### WHAT IS REQUIRED:
Copy out every item below word for word, leaving out the pictures.

### MATERIAL SUPPLIED:

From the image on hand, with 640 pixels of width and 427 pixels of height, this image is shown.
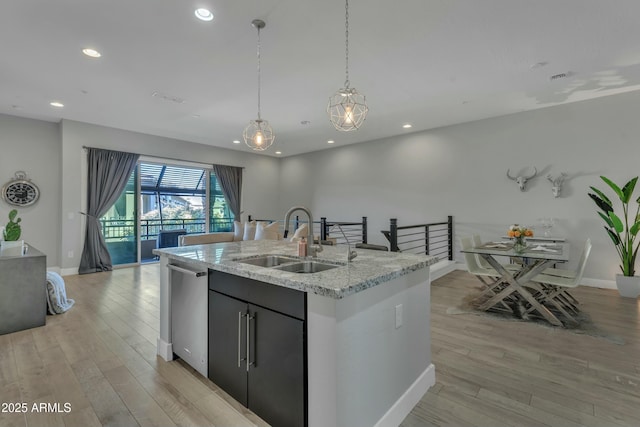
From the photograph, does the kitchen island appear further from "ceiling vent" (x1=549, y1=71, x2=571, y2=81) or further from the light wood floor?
"ceiling vent" (x1=549, y1=71, x2=571, y2=81)

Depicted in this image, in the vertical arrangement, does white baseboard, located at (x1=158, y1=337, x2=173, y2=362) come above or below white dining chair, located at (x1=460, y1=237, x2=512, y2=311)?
below

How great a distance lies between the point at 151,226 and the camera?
7.09 metres

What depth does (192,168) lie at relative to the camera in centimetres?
752

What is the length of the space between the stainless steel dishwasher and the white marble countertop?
10 cm

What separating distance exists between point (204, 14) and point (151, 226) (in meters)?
5.81

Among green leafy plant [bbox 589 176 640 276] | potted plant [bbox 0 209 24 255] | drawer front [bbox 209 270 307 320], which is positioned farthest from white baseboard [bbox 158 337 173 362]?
green leafy plant [bbox 589 176 640 276]

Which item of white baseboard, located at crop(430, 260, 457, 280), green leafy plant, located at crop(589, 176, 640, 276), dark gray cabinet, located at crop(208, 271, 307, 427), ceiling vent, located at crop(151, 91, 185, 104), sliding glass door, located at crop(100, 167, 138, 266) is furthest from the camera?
sliding glass door, located at crop(100, 167, 138, 266)

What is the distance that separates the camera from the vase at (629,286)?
4031 millimetres

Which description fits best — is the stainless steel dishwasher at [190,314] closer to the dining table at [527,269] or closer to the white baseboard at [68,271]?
the dining table at [527,269]

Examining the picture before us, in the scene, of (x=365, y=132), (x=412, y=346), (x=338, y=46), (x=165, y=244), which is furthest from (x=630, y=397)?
(x=165, y=244)

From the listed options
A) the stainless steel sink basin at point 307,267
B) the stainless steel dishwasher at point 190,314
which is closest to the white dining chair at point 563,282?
the stainless steel sink basin at point 307,267

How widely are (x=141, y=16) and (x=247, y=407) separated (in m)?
3.12

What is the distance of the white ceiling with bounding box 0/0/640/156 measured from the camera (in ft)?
8.20

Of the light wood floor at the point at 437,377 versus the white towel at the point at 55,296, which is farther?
the white towel at the point at 55,296
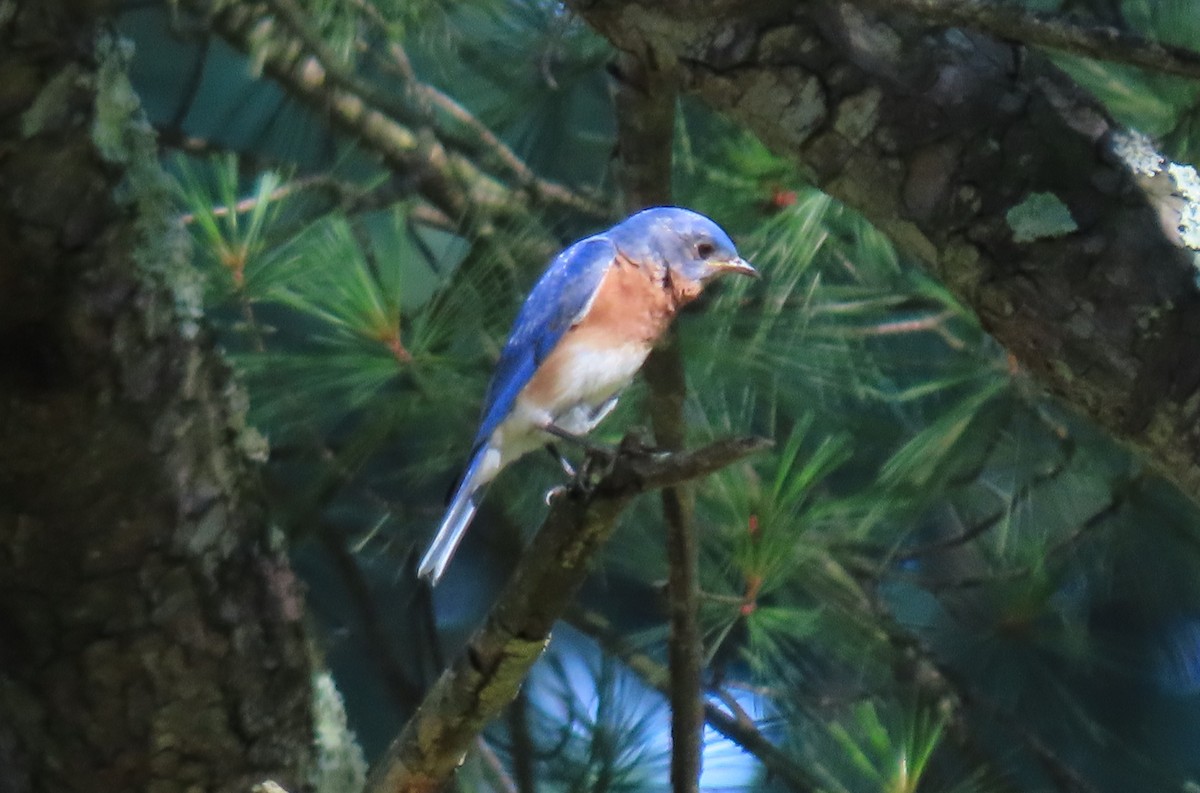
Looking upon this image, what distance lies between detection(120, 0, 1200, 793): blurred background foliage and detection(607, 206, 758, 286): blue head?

### CORRECT OUTPUT:
From the image on hand, with 640 pixels of width and 427 pixels of height, this image is shown.
From the photograph, does the kitchen island appear further from "ceiling vent" (x1=549, y1=71, x2=571, y2=81) or further from the light wood floor?
"ceiling vent" (x1=549, y1=71, x2=571, y2=81)

Depicted in this image, in the vertical arrangement, does white baseboard, located at (x1=158, y1=337, x2=173, y2=362) come above or below white dining chair, located at (x1=460, y1=237, x2=512, y2=311)?
below

How great a distance lies between the point at 151,226 and the camera?
7.09 metres

What depth does (192,168) lie at relative to the camera in centimetres?
752

What is the length of the space between the stainless steel dishwasher and the white marble countertop?
10 cm

What separating distance exists between point (204, 14) and point (151, 226) (in meters)?
5.81

Among green leafy plant [bbox 589 176 640 276] | potted plant [bbox 0 209 24 255] | drawer front [bbox 209 270 307 320], which is positioned farthest from white baseboard [bbox 158 337 173 362]?
green leafy plant [bbox 589 176 640 276]

Which item of white baseboard, located at crop(430, 260, 457, 280), green leafy plant, located at crop(589, 176, 640, 276), dark gray cabinet, located at crop(208, 271, 307, 427), ceiling vent, located at crop(151, 91, 185, 104), sliding glass door, located at crop(100, 167, 138, 266) is furthest from the camera?
sliding glass door, located at crop(100, 167, 138, 266)

What is the distance that separates the camera from the vase at (629,286)?
4031 millimetres

Which description fits best — is the stainless steel dishwasher at [190,314] closer to the dining table at [527,269] or closer to the white baseboard at [68,271]?
the dining table at [527,269]

Examining the picture before us, in the scene, of (x=365, y=132), (x=412, y=346), (x=338, y=46), (x=165, y=244), which is furthest from (x=630, y=397)?
(x=165, y=244)

From the listed options
A) the stainless steel sink basin at point 307,267
B) the stainless steel dishwasher at point 190,314
which is closest to the white dining chair at point 563,282?
the stainless steel sink basin at point 307,267

How widely are (x=141, y=16) and (x=247, y=407) separated (in m)?
3.12

What is the distance of the white ceiling with bounding box 0/0/640/156 measured from the camera (in ft)?
8.20

Of the light wood floor at the point at 437,377 versus the white towel at the point at 55,296, which is farther?
the white towel at the point at 55,296
Looking upon this image, what distance lies between detection(120, 0, 1200, 793): blurred background foliage and detection(607, 206, 758, 286): blue head?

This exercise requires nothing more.